Ich habe die Melancholie eben nicht derartig beschrieben, wie du es im ersten Abschnitt tust, weil es mir, wie du im zweiten richtig sagst, als eigentliches Thema gar nicht um die Melancholie geht. (Der Titel enthält ja auch mehr als Melancholie, warum muss er behaupten, dass das Gedicht von Melancholie erzählen will? Ich finde, man kann die Zeile durchaus schon als eigenwillig erkennen). Ich nutze quasi das, was ich unter melancholisch verstehe (was durchaus mit deinem mitgeht), um etwas über die Frau zu erzählen (indem die Erzählinstanz einen Mann vor dem Spiegel inzeniert). Die Behauptung, die Melancholie sei ein Mann ist dabei nur Mittel zum Zweck und keine Behauptung, die der Text dann einlösen soll.
Zudem verstehe ich nicht, warum sie auf das Geschlecht zielt, der Blick (vom Gesicht) darauf gerichtet werden soll? Vielleicht steh ich da auch auf der Leitung, es sagt mir zumindest nichts.

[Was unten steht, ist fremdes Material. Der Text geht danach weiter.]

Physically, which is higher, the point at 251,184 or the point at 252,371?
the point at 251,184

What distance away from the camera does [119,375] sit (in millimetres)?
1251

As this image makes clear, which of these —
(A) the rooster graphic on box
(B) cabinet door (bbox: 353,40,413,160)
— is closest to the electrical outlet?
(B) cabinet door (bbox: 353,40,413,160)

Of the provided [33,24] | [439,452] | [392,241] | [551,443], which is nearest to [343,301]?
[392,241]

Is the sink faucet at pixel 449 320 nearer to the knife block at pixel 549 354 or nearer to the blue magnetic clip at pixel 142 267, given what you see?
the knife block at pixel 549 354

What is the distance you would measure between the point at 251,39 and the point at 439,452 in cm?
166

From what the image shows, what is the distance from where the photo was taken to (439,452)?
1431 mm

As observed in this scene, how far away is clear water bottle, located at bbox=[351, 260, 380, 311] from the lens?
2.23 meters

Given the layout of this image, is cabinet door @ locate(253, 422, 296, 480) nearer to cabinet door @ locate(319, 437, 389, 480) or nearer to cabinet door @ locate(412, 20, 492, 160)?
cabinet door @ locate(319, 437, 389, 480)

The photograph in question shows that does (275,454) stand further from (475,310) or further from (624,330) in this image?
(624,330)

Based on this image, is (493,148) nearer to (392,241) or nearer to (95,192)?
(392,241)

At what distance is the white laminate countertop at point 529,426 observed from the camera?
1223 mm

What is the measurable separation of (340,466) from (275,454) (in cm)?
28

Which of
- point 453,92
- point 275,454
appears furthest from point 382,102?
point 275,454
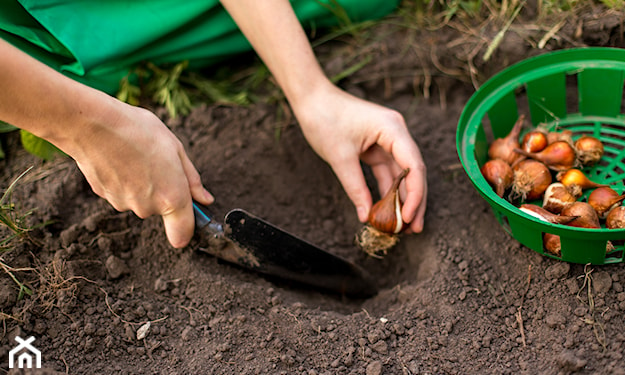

Weil für mich eine Clownnase auf dem Geschlecht für mich einfach ein gutes Bild dafür ist, was das Problem des melancholischen Mannes ist bzw. wie er damit umgeht (unter anderem eben genau diese gezielte Betonung, dieses in Szene setzen des Geschlechts, das nicht ernst genommen wird in seinen Ansprüchen, die es erhebt, seinen Anwandlungen und dergleichen. Ich finde schon, dass viele Männer dazu neigen, daraus dann eine
Szenezu machen, in eine Art warmen Trotz verfallen, die fast schon wieder in einer (überzogenen, schmerzvollen) Liebkosung ihrer abgelehnten Teile mündet, während den Frauen eine derartige Gestaltung nicht bleibt, sondern meist nur die tatsächliche und grundsätzliche Ablehnung bestimmter Teile von ihnen. So eben meine Wahrnehmung. Wie auch eben Männer sich ebenso wie Frauen in Abhängikeit vor dem erbarmungslosen Spiegel befinden, aber in dieser Abhängikeit sich ihnen ein anderer Raum öffnet als Frauen.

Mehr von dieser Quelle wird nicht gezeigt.